◆ **Activities**:
A – State whether each statement agrees with the photography passage, answering yes or no and quoting the deciding words: (i) Doug had found photographs in 1965. (ii) The pictures were at first believed to be the work of John Johnson. (iii) Ruth Talbert Greene Folley was 95 years old when the researchers spoke with her.
B – Condense the paragraph of the photography passage that begins "At the time, the photographer was still unknown" into a shorter version that keeps its main facts.
##### Passage shown
When Doug saw the pictures in the newspaper clipping, he realized the style and locations of those photographs were the same as the ones he had found in 1965 and quickly got in touch with Zimmer and his new intern, Abigail Anderson, who still collaborates on the research today.
At the time, the photographer was still unknown, though they believed the pictures were taken by Earl McWilliams. In 2001 they discovered the photographer was actually John Johnson after they spoke with a 95-year-old woman named Ruth Talbert Greene Folley who was actually in one of the photographs as a young girl with her family in 1914.
She knew both McWilliams and Johnson and remembered sitting for Johnson to do the portrait. In an interview with Zimmer and Anderson, Mrs Folley confirmed: ‘Mr Johnny Johnson took our picture.’
Once Zimmer knew the photographer, identifying the people and places in the pictures got a bit easier because ‘the knowledge keeps building on itself’.
What is essential for Zimmer in sharing the photographs is being able to tell the stories behind them.
‘I’m trying to make sure we know as much about the individual as we can,’ he said. ‘Without knowing more of the context, you could get the story wrong. You need a historical piece to go with it to understand Johnson – it’s a much richer and more important story… Even the beauty of the picture can distract you from what’s the true story of the picture.’
But Zimmer added that photographs can trick people and give the wrong impression simply because of when we live today.
##########
##### Dataset entries
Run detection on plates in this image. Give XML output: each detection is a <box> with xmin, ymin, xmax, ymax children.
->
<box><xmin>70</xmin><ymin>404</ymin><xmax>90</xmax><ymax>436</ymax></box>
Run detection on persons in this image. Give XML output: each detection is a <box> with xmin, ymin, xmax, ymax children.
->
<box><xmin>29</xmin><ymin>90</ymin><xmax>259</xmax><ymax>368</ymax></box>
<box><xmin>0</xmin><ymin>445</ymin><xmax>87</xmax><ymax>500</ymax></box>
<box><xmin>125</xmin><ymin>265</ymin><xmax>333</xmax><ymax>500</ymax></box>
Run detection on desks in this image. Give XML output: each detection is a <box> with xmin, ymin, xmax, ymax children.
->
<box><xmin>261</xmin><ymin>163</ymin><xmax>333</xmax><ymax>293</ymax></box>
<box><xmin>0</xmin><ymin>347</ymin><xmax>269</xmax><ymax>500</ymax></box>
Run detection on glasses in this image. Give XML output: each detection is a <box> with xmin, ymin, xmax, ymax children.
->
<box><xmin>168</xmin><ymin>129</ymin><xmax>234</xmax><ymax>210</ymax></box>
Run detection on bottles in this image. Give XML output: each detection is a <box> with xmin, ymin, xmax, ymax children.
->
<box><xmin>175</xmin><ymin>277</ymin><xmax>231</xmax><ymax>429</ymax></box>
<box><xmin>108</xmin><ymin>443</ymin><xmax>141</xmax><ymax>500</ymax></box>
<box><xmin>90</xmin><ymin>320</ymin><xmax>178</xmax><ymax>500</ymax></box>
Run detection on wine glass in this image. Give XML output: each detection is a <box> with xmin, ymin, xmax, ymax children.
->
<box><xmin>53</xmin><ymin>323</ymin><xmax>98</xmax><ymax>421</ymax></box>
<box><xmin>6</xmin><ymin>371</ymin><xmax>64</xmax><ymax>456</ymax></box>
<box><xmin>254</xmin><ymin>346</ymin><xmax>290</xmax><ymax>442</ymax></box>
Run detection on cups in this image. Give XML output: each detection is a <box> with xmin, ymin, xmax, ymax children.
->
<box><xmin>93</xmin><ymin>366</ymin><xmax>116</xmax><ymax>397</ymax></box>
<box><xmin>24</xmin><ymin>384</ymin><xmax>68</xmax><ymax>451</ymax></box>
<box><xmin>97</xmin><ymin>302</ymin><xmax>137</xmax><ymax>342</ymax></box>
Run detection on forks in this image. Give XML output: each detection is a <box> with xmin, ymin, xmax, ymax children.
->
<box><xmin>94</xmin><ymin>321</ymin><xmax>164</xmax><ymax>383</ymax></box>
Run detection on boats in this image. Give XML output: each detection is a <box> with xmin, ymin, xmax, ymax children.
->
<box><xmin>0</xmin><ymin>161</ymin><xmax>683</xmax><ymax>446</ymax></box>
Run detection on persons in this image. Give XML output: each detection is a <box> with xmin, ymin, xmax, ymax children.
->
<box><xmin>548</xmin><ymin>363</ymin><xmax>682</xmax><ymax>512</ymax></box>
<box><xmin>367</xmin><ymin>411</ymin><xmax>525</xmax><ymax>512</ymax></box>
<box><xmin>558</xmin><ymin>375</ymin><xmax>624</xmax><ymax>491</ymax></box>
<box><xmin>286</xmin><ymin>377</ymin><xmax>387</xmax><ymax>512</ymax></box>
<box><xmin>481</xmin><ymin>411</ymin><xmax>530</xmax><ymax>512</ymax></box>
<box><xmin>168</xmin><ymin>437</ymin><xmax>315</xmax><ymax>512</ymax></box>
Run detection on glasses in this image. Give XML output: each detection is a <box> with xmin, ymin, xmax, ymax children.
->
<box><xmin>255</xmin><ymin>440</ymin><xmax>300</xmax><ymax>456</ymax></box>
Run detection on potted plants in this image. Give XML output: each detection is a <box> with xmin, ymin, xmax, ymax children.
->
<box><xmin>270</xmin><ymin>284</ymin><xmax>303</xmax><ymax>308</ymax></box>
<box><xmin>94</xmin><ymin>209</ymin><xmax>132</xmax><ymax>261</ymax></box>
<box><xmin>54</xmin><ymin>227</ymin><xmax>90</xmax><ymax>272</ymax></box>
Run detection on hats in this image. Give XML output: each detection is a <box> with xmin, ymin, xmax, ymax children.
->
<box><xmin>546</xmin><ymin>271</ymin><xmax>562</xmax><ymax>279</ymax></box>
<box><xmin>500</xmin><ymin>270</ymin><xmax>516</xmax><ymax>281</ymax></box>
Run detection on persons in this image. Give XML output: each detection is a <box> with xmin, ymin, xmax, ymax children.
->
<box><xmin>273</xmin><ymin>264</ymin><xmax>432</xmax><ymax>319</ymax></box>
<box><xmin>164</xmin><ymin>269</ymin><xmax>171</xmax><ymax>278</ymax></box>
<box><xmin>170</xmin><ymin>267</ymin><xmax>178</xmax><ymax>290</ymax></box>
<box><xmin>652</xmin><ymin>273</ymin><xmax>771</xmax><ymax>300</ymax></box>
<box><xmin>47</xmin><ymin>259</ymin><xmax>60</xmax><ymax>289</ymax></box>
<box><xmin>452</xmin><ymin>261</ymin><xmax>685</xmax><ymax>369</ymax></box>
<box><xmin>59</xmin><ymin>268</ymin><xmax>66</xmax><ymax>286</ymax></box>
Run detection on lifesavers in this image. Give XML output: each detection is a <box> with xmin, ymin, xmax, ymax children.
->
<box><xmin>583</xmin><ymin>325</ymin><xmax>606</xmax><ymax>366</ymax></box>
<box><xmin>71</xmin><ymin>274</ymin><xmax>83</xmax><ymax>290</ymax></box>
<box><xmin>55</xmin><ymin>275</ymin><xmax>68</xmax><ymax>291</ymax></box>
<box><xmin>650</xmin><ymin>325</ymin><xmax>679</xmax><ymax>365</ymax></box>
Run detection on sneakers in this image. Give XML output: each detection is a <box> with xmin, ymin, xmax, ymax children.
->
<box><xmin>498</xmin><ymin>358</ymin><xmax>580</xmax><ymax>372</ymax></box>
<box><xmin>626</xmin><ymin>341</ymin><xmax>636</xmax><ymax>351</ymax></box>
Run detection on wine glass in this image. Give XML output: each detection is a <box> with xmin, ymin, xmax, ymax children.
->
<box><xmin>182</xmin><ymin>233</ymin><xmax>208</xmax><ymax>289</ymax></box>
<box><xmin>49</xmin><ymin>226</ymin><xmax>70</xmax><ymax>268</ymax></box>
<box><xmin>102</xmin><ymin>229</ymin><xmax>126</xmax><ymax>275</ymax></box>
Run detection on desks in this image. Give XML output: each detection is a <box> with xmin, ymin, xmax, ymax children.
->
##########
◆ **Solutions by task**:
A –
(i) Yes: "the same as the ones he had found in 1965"
(ii) No: "they believed the pictures were taken by Earl McWilliams"
(iii) Yes: "they spoke with a 95-year-old woman named Ruth Talbert Greene Folley"

B – The photographer was at first thought to be Earl McWilliams. In 2001, however, the researchers learned it was John Johnson. They learned this from 95-year-old Ruth Talbert Greene Folley, who appeared as a young girl with her family in one of the 1914 photographs.